Work order
Pick up the passage below on sensing the state of a refrigerator's phase change material, and keep writing it from its final sentence.

Passage Block Start

In the container 610, on or partially in the phase change material, a floater 626 is provided. In this embodiment, the floater is via a beam hingedly connected to a connection point 622 connected to the container 610 or otherwise connected to the refrigerator. As the surface level 612 of the phase change material rises or lowers, the floater 626 rises or drops.

The beam 624 hinges accordingly and the hinging movement and with that, the position of the floater 626 may be determined by means of a sensor comprised by the connection point 622. In response thereto, the sensor comprised by the connection point 622 may generate a signal providing information on the surface level 612 of the phase change material. And this provides information on the state of the phase change material: liquid, hquid and solid or fully solid. As such, the floater 626 and the sensor comprised by the connection point 622 may replace the state sensor 148 as depicted by Figure 1 A.

Alternatively or additionally, a push button 634 provided in a housing 632 with a circuit switch may be provided. If the floater 626 is at a pre-determined level, it engages with the push button 634 and with that, the circuit switch may open or close a circuit. In a preferred embodiment, the pre-determined level matches with a situation in which all or at least most of the phase change material is solid.

In a preferred embodiment, in which water is used as phase change material, the processing unit 140 is arranged to halt operation of the first, compressor 124 (Figure 1 A) if the floater 626 is at a level at which all or at least most of the water is frozen.

In other embodiments, other phase change materials may be used that have a higher density in solid than in liquid. In such embodiments, operation of the first compressor 124 may be stopped if a particular lower level of the surface of the phase change material is reached. This may also be detected by means of the floater 626 and an appropriate sensor.

Figure 6 B shows a further cold storage module 650 as another embodiment. The cold storage module 650 comprises a container 660 having a step section 664 at the top of the container 660. The transition may be sharp or, alternatively or additionally, smoothed and curved as with a wine bottle. In the container 660, a phase change material is provided up to a surface level 662. In the container 660, phase change material provided such that the surface of the phase change material is within a narrow section at the top of the container 660. In this way, volume changes of the phase change material result in a larger deviation of the surface level 662 compared to a container in which the horizontal cross-section of the container is substantially the same over substantially the full height of the container. With such larger movements of the floater 676 between the two phases, more accurate state detection is possible.

On the phase change material or partially in the phase change material, a floater 676 is provided. Above the floater 676, a switch in a housing 686 is provided with a push button 682 for actuating the witch. The push button 682 is arranged to engage with the floater 676 as discussed in conjunction with the embodiment of Figure 6 A.

Alternatively or additionally to the floater mechanisms, also other devices for detecting the surface level and with that, of the volume of the phase change material may be used. Hence, also other sensors may be used for determining volume of the phase change material and in that way, the state of the phase change material: liquid, liquid and solid or fully solid. Another sensor that may be used is a conductivity sensor. Such conductivity sensor may be provided at a lowest level of the phase change material reached at a particular state and alternatively or additionally at a highest level.

Passage Block End
Record excerpts Block Start

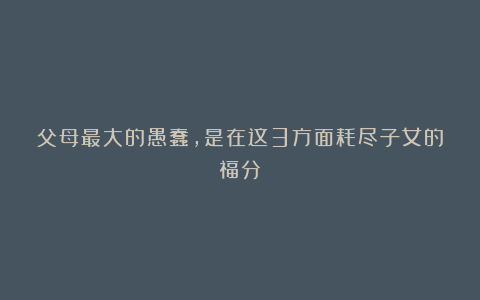 父母最大的愚蠢，是在这3方面耗尽子女的福分
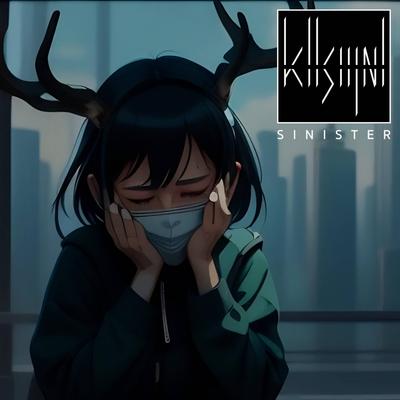 SINISTER By Kllsignl's cover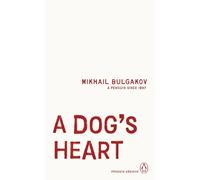 A Dog's Heart (Penguin Archive) | Mikhail Bulgakov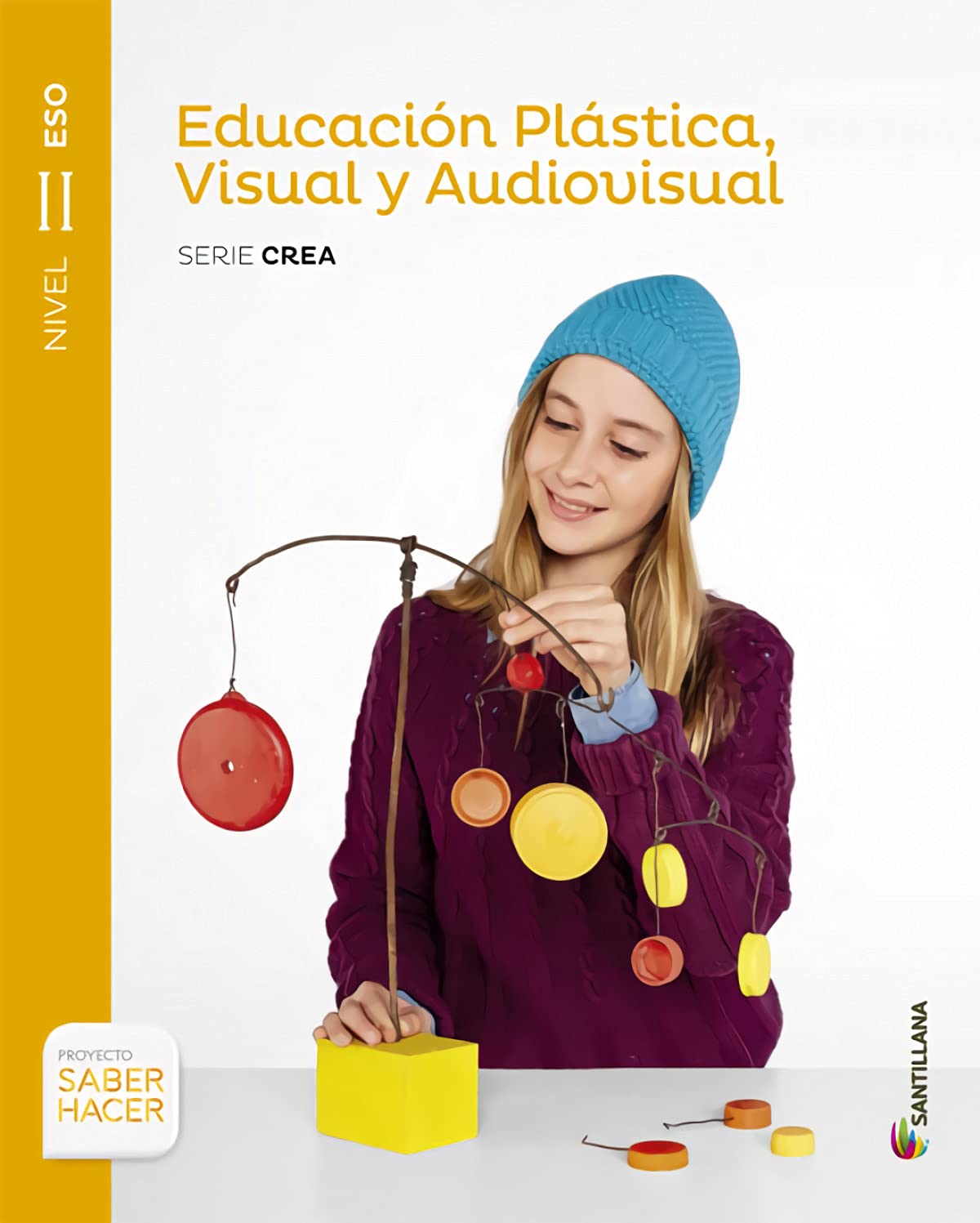 EDUCACION PLASTICA, VISUAL Y AUDIOVISUAL SERIE CREA NIVEL II ESO SABER HACER Non-fiction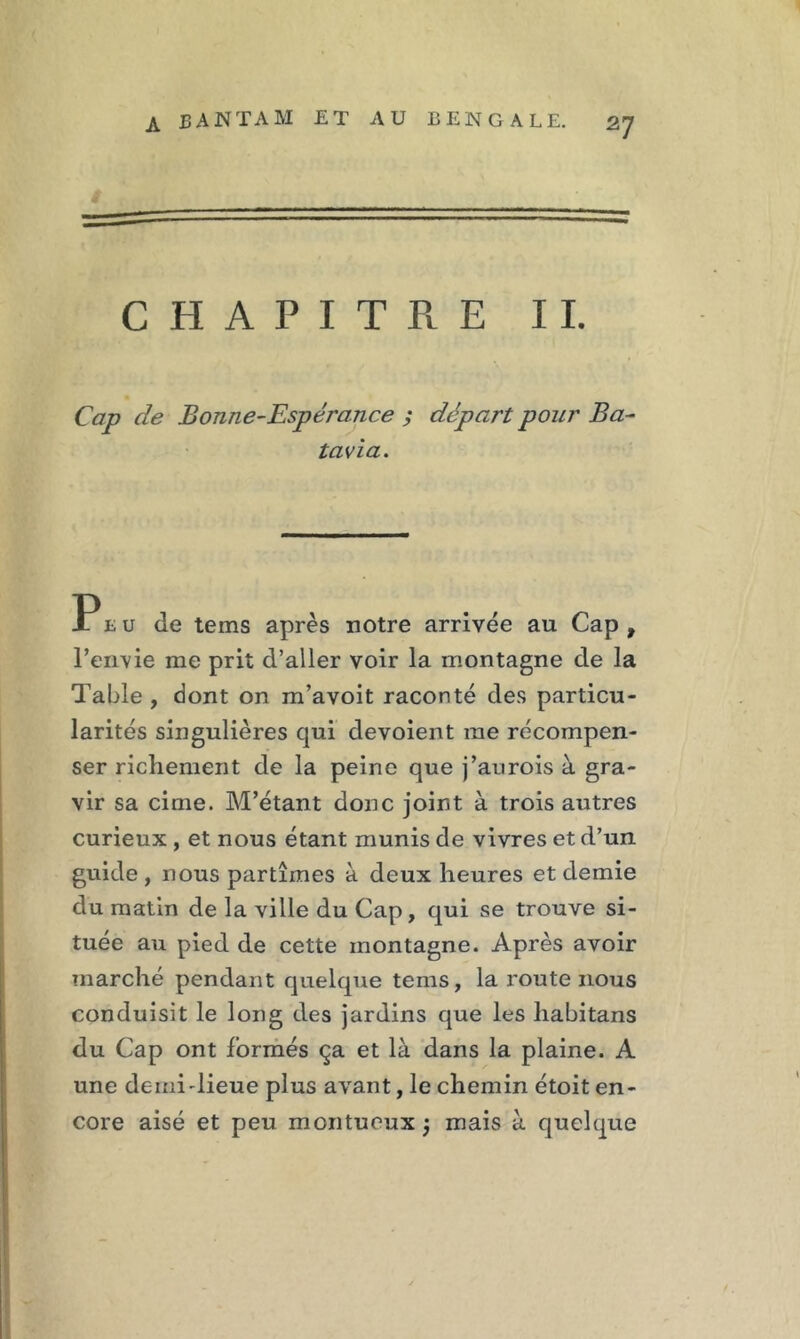 CHAPITRE IL Cap de Bonne-Espérance j départ pour Ba tavia. Peu de tems après notre arrivée au Cap , l’envie me prit d’aller voir la montagne de la Table, dont on m’avoit raconté des particu- larités singulières qui dévoient me récompen- ser richement de la peine que j’aurois à gra- vir sa cime. M’étant donc joint à trois autres curieux , et nous étant munis de vivres et d’un guide , nous partîmes à deux heures et demie du matin de la ville du Cap, qui se trouve si- tuée au pied de cette montagne. Après avoir marché pendant quelque tems, la route nous conduisit le long des jardins que les liabitans du Cap ont formés ça et là dans la plaine. A une demidieue plus avant, le chemin étoit en- core aisé et peu montueux j mais à quelque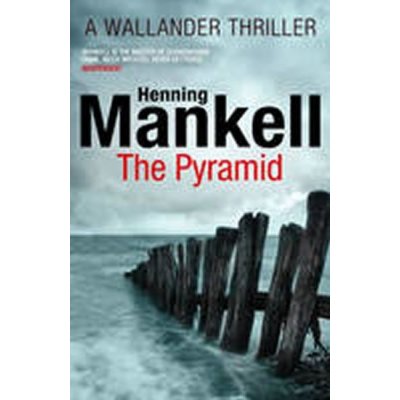 The Pyramid: Kurt Wallander: Kurt Wallander 0... - Henning Mankell , Ebba Segerbe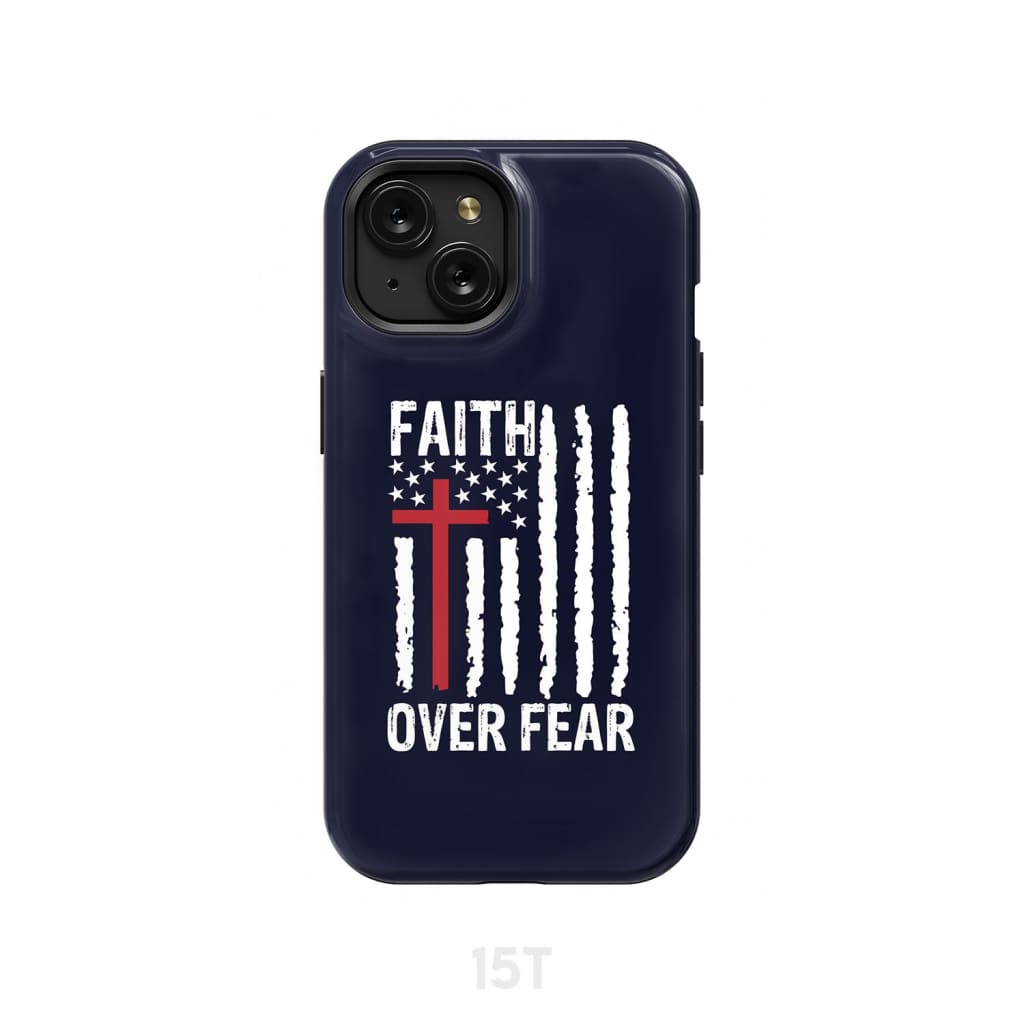 Patriotic Christian phone cases: Faith over fear American flag phone case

Record excerpts Block End

Output
Upon detecting change of conductivity, the sensor is emerged or in contact with the phase change material or is out of the phase change material. The processing unit 140 may take action accordingly by switching off the first compressor 124 if all phase change material is determined to be solid or switch on the first compressor 124 if the phase change material is liquid as a whole or for at least a specific amount, for example for 2%, 5%, 10%, 15% or 20%.

In Figure 6 A, the container 610 is provided as a closed container and in Figure 6 B, the container 660 is provided as an open container. Alternatively, all containers may be either open, partially open or fully closed at the top.

In the description above, it will be understood that when an element such as layer, region or substrate is referred to as being “on” or “onto” another element, the element is either directly on the other element, or intervening elements may also be present. Also, it will be understood that the values given in the description above, are given by way of example and that other values may be possible and/or may be strived for.

Furthermore, the invention may also be embodied with less components than provided in the embodiments described here, wherein one component carries out multiple functions. Just as well may the invention be embodied using more elements than depicted in the Figures, wherein functions carried out by one component in the embodiment provided are distributed over multiple components.

It is to be noted that the figures are only schematic representations of embodiments of the invention that are given by way of non-limiting examples. For the purpose of clarity and a concise description, features are described herein as part of the same or separate embodiments, however, it will be appreciated that the scope of the invention may include embodiments having combinations of all or some of the features described. The word ‘comprising’ does not exclude the presence of other features or steps than those listed in a claim. Furthermore, the words 'a' and 'an' shall not be construed as limited to 'only one', but instead are used to mean 'at least one', and do not exclude a plurality.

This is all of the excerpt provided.